→ **What the exercise asks**
Rewrite the material from the line with "How much space" to the line with "4764 millimetres", both lines included, keeping all text as it stands except for the distance figures in the answers. Scale each of those distances by 2.25 and round the result to a whole number, with halves rounded up.

-- BEGIN Supplied information --

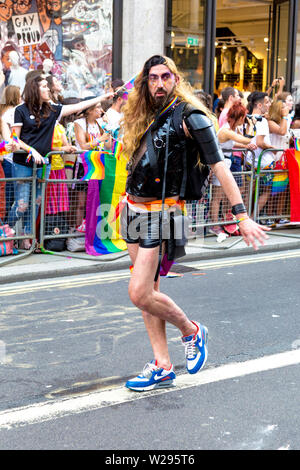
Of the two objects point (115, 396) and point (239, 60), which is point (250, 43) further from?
point (115, 396)

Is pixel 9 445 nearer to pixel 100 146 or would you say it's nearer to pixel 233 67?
pixel 100 146

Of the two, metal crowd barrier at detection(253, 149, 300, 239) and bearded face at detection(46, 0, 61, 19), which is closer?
metal crowd barrier at detection(253, 149, 300, 239)

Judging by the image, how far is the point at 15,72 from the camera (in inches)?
467

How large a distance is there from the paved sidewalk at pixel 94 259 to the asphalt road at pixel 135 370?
311mm

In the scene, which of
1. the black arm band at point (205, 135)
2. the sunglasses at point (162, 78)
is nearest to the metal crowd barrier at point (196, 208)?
the sunglasses at point (162, 78)

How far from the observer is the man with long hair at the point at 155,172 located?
4391 mm

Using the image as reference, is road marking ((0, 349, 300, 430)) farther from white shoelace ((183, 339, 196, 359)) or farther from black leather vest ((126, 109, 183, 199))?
black leather vest ((126, 109, 183, 199))

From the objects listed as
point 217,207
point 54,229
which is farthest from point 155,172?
point 217,207

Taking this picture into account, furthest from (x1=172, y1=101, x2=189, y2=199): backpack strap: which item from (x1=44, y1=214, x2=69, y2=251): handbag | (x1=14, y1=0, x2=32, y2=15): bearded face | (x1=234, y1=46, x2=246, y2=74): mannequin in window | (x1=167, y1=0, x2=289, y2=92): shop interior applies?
(x1=234, y1=46, x2=246, y2=74): mannequin in window

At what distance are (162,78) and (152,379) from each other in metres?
1.90

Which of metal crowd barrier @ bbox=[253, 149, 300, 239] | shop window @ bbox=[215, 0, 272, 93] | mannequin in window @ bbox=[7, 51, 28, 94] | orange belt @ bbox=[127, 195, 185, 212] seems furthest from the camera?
shop window @ bbox=[215, 0, 272, 93]

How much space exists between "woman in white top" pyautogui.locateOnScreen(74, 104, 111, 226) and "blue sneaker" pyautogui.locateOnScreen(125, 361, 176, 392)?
4764 millimetres

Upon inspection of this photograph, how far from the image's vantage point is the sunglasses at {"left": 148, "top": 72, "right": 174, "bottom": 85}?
4.47m
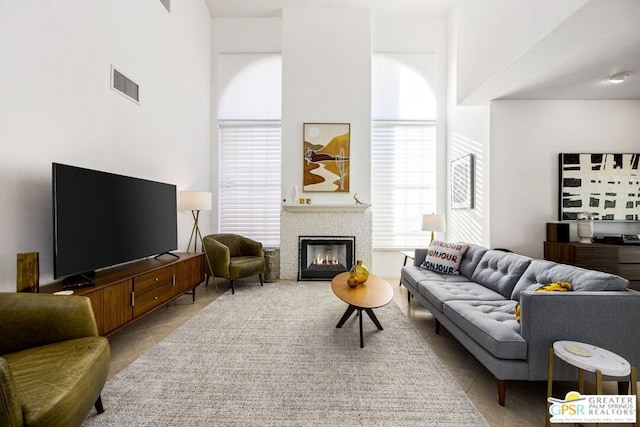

-- END Supplied information --

→ **Solution to this problem**
How much space exists between "woman in white top" pyautogui.locateOnScreen(74, 104, 111, 226) and "blue sneaker" pyautogui.locateOnScreen(125, 361, 176, 392)?
10719 millimetres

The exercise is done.